Most respondents who did e-mail me were very gracious and supportive, even
in cases where they were questioning the nature of the research and the deisgn
of the study. On the whole, MSDN bloggers and those they interact with are an
amiable group.** I've got to admit that surveying this group - a bunch of people
with a lot more computer expertise than me - made me a bit nervous.

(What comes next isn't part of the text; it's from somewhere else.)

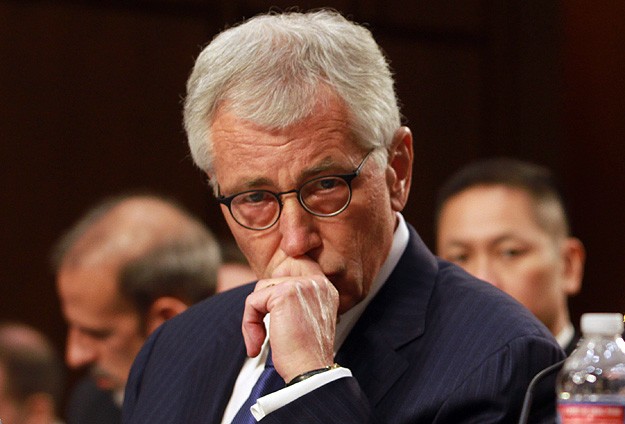 ABD Savunma Bakanı Hagel Görevini Bıraktı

It's one thing when someone sends out SPAM behind a cloak of anonymity. It's another
when you attach your name to a real request for help. Only two people responded
with irate, mean-spirited e-mail. I'd love to report their names and include
their e-mails here, just to reveal their nasty side. (One bills himself as a
consultant on e-mail ettiquette among other things - I hope that's not his day
job.) The irony is that I've got a responsibility to protect their identities,
while they freely attack me for disclosing mine.

*Many of these 48 responses were almost complete and provide usable data for the
analyses I'll run; others are people who just glanced at the first page, and
perhaps came back later to complete the survey.

**Lots expressed interest in hearing about the study's progress - hence this post - and one respondent did ask me to link directly to his blog: Michael Teper.